This is part of a series of tips on how bad/rogue admins can get access to the data in your SQL Servers.
We all know we shouldn't do it: don't put production data in non-production. The main reason is because we don't treat non-production like production. If we did, we'd call it production. The types of things we typically see:
- More folks have administrative access to the servers or to the SQL Servers.
- More folks have access to the data in non-production than in production, even if it's not administrative level access.
- Non-production servers tend to be monitored less for security events.
- Non-production servers tend to get more leeway even if security events are monitored because, well, they are non-production servers.
And here is where the fallacy has crept in. We are classifying the server and not the data. If it's production data, it needs to be handled with production-level controls. But in most shops this isn't the case. Production data gets restored to non-production and then gets handled with non-production controls. This is the perfect situation for a rogue admin intent on stealing said data.

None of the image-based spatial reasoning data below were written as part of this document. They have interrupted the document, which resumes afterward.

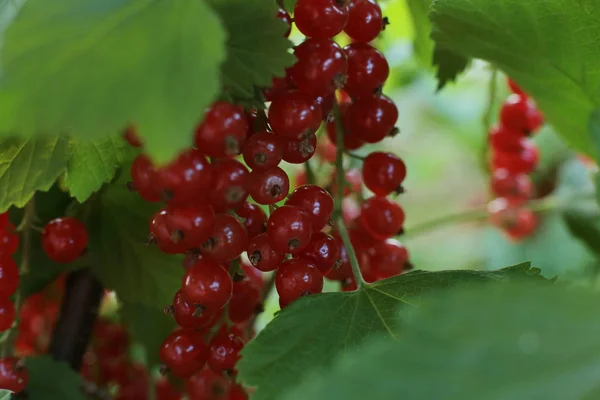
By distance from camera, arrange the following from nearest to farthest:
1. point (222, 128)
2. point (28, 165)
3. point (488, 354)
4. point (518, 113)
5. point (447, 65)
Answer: point (488, 354) → point (222, 128) → point (28, 165) → point (447, 65) → point (518, 113)

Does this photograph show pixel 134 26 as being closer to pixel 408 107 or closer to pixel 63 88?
pixel 63 88

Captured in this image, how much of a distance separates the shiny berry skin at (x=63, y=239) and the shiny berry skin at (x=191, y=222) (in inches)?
7.1

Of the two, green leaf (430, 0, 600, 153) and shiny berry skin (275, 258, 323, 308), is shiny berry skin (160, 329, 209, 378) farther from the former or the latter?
green leaf (430, 0, 600, 153)

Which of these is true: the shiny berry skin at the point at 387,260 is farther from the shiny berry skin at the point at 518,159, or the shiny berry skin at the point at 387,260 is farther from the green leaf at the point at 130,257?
the shiny berry skin at the point at 518,159

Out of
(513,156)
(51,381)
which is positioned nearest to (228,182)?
(51,381)

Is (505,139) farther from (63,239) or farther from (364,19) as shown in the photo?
(63,239)

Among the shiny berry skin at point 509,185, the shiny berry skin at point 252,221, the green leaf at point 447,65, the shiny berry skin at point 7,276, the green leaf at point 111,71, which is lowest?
the shiny berry skin at point 509,185

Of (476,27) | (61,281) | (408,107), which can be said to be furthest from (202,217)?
(408,107)

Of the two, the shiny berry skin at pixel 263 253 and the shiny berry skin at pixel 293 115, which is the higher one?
the shiny berry skin at pixel 293 115

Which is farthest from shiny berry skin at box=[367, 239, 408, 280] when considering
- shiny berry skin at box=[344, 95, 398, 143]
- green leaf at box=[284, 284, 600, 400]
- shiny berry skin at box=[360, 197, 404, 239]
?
green leaf at box=[284, 284, 600, 400]

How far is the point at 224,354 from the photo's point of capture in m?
0.54

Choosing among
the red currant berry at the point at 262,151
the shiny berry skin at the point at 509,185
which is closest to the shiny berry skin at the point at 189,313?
the red currant berry at the point at 262,151

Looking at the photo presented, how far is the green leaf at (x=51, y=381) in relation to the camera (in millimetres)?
667

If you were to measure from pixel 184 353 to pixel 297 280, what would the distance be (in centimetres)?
12
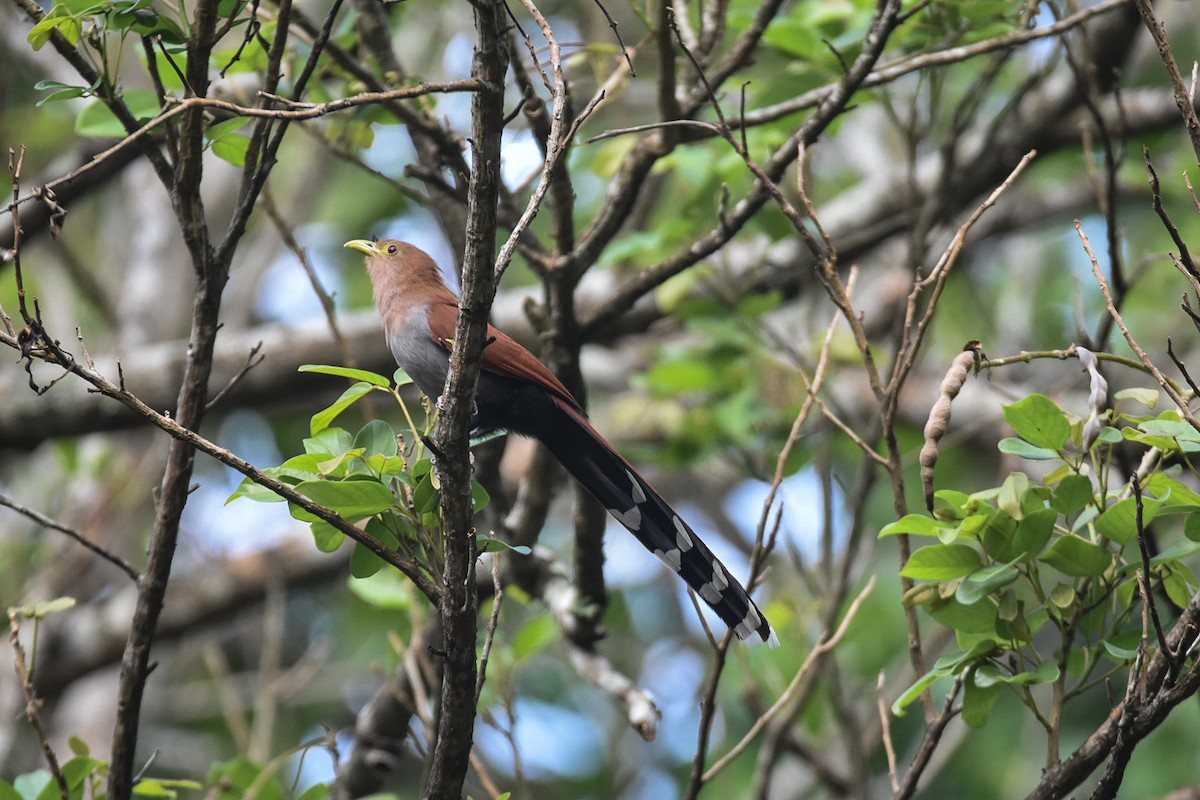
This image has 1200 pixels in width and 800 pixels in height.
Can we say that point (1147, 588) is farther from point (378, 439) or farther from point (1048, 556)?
point (378, 439)

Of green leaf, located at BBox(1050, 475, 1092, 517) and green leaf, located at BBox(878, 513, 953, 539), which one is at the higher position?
green leaf, located at BBox(878, 513, 953, 539)

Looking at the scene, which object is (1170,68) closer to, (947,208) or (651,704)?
(651,704)

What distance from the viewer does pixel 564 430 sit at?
3104mm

He or she gets the data desired and doesn't have to face production-level controls and scrutiny to get it. As a matter of fact, because of an issue that's cropped up, the admin may be asked to check out things with privileged access in non-production, making his or her theft all the easier.
There's really only two solutions here:
- Don't restore/move/replicate/otherwise transfer production data to a non-production server.
- If you must have production data on a non-production server, treat it with the same level of protection as a production server.
Short of doing these two things, that rogue admin is going to have a field day.